Las bibliotecas han sido siempre magníficas casas encantadas. En El nombre de la rosa, el conocimiento podía matar; en La novena puerta, cada página escondía una llave infernal; y en La Jetée, las imágenes convertían la memoria en una forma de viaje temporal. Chronovisor (2026), debut en el largometraje de Jack Auen y Kevin Walker, se instala justo en el cruce de esos caminos: una película de ciencia ficción y terror cerebral donde investigar no es el trámite previo a la aventura, sino la aventura misma. El Festival de Róterdam la presentó como un academic-noir de estirpe borgiana.
Auen y Walker levantan una ficción alrededor de materiales reales, mezclando relato, investigación y archivo hasta que resulta difícil distinguir dónde termina el ensayo y comienza la conspiración. La propia Sellier no era actriz, sino profesora de ciencias del comportamiento, una elección que aporta verosimilitud a una protagonista cuya obsesión se construye mediante el gesto de leer, subrayar, traducir y relacionar pistas. Aquí no hay que correr delante de una roca gigante: una nota al pie puede resultar igual de peligrosa.

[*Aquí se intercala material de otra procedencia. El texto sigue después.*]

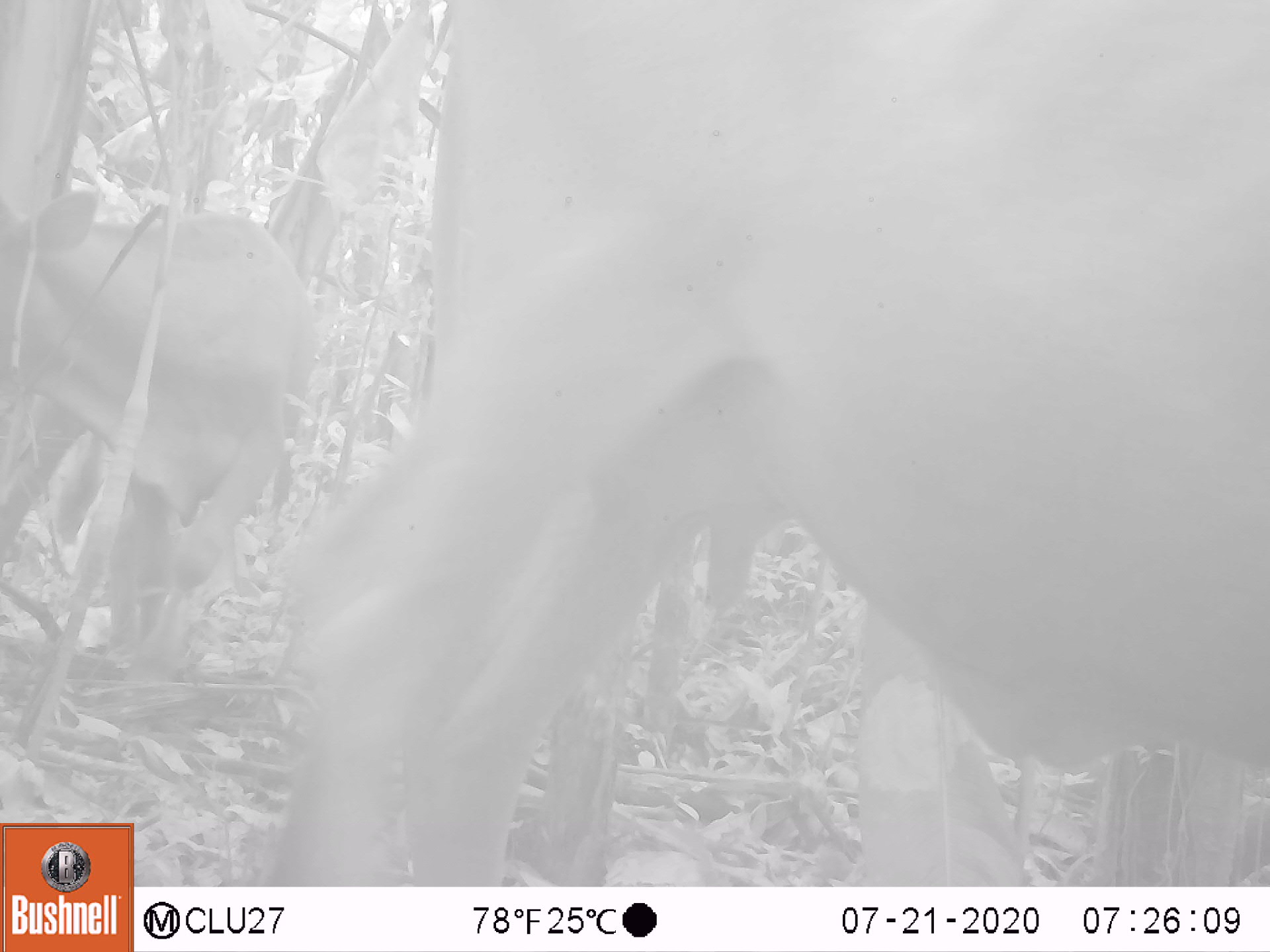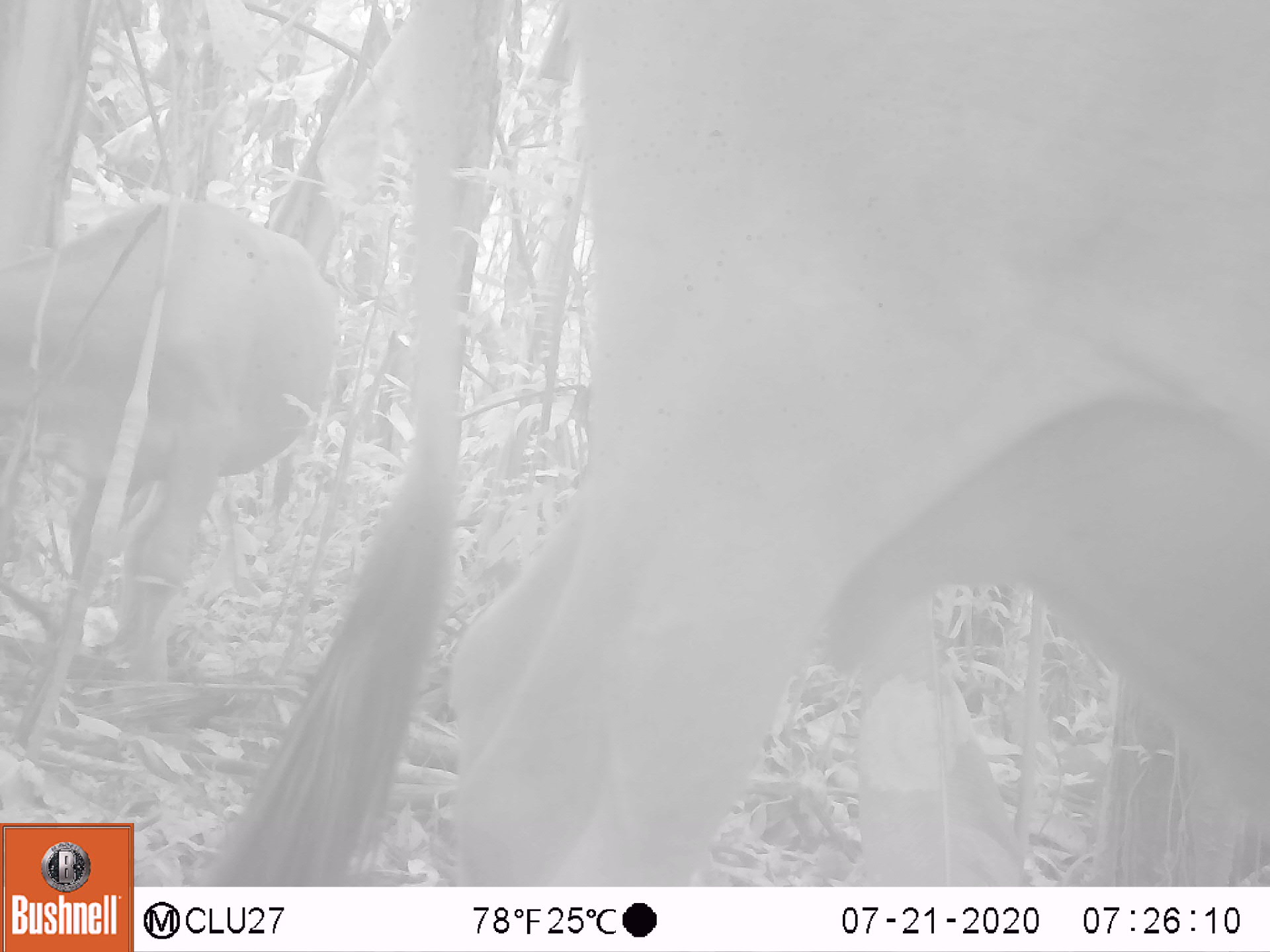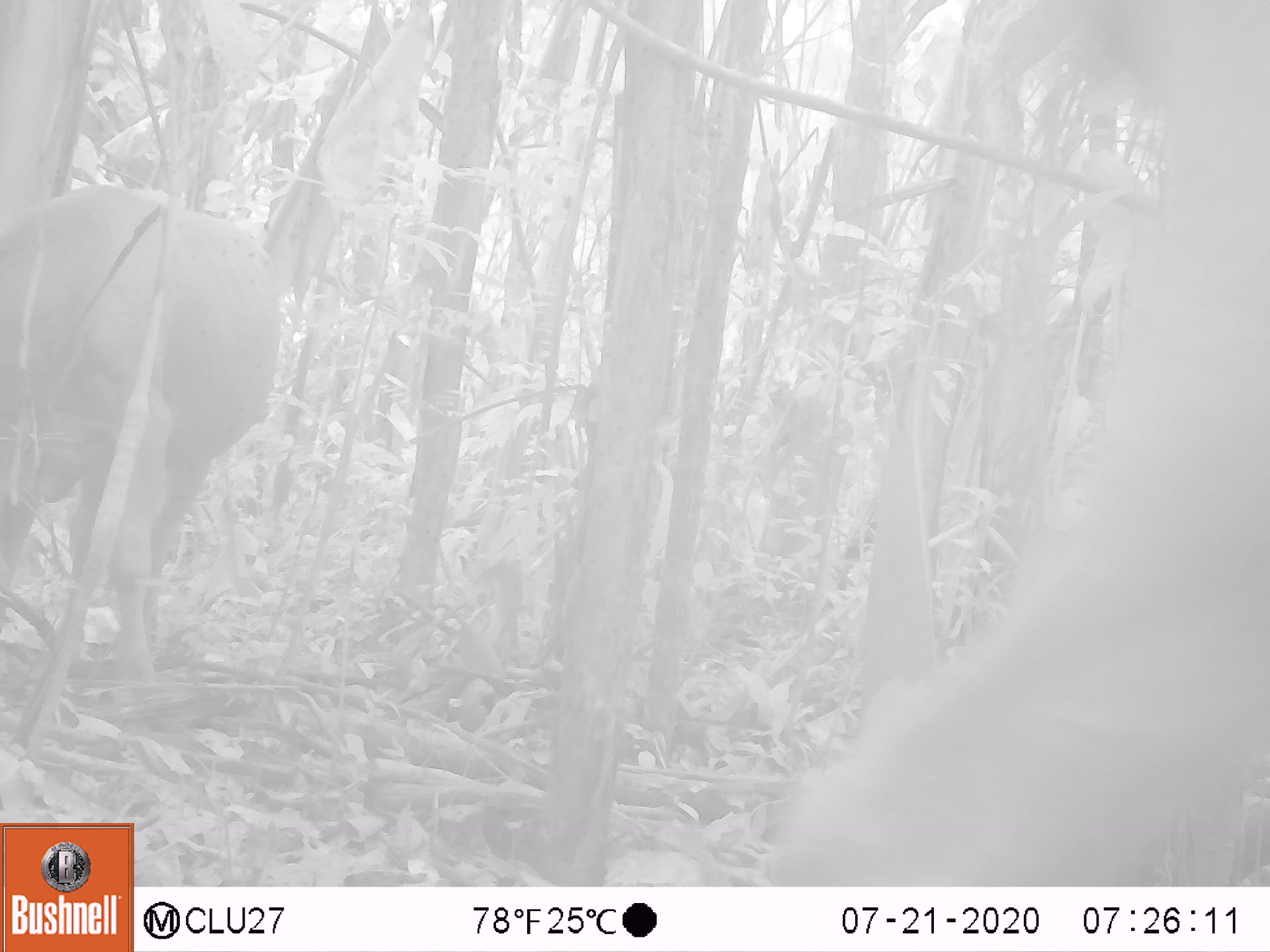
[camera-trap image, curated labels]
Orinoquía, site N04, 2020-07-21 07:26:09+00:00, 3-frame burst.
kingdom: Animalia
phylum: Chordata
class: Mammalia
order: Artiodactyla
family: Bovidae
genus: Bos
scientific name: Bos taurus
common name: cow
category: cattle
Cattle (cow) (Bos taurus).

La gran singularidad de Chronovisor reside en convertir el texto en acción cinematográfica. Buena parte de la película muestra libros, artículos y documentos en varios idiomas, con traducciones incorporadas sobre los pasajes relevantes. Rodada en 16 mm por Leo Zhang y utilizando sobre todo luz natural o práctica, la producción convirtió cuatro bibliotecas reales, el Yale Club de Nueva York, la German Society de Filadelfia, la Gilman School y la George Peabody Library de Baltimore, en fragmentos de un mismo laberinto nocturno. Esa materialidad analógica no funciona como simple fetichismo retro. El grano, las encuadernaciones gastadas, las cintas magnéticas y las zonas de sombra hablan de una memoria que solo puede recuperarse a través de soportes imperfectos. Auen y Walker acompañan esa búsqueda con música de Los planetas de Gustav Holst y cantos gregorianos, otorgando una escala casi cósmica al acto aparentemente modesto de consultar un archivo. La película acaba comportándose como el propio cronovisor: recoge restos del pasado, los reorganiza y los proyecta ante nosotros con la promesa, nunca del todo fiable, de revelar la verdad.
Pero también hay veneno dentro del cáliz. Chronovisor entiende la seducción de las teorías conspirativas sin confundir fascinación con credulidad. Cada documento conduce a otro y cada respuesta abre un pasillo nuevo, hasta que la investigación amenaza con devorar la identidad de quien investiga. Es una idea especialmente contemporánea, aunque sus herramientas sean libros, microfilmes y VHS: antes de los algoritmos también existían agujeros de conejo, solo que olían a polvo y cerraban por la noche.
Tras su estreno mundial en el Festival de Róterdam y su paso por New Directors/New Films, Chronovisor inició su distribución en salas estadounidenses el 4 de septiembre de 2026 de la mano de Grasshopper Film. Más que resolver si la máquina existió, la película parece interesada en una pregunta bastante más incómoda: ¿qué ocurriría si encontráramos una prueba capaz de confirmar cualquier momento de la historia? Con una propuesta formal tan austera como audaz, Auen y Walker transforman la lectura en suspense y el archivo en una puerta hacia lo imposible. A veces el futuro del cine estaba escondido en una biblioteca.

SINOPSIS
Béatrice Courte, una respetada académica interpretada por Anne-Laure Sellier, trabaja en una monografía sobre las teorías históricas de la memoria cuando descubre la historia del cronovisor. El aparato habría sido construido en los años cincuenta por el monje benedictino y musicólogo Pellegrino Ernetti para captar las señales audiovisuales del pasado y reproducirlas en una pantalla. Ernetti llegó a asegurar que había contemplado discursos de Cicerón y la crucifixión de Cristo, antes de que el invento fuera supuestamente silenciado por el Vaticano. El hombre y sus afirmaciones existieron; la máquina, casi con toda seguridad, no. Ahí comienza el delicioso problema.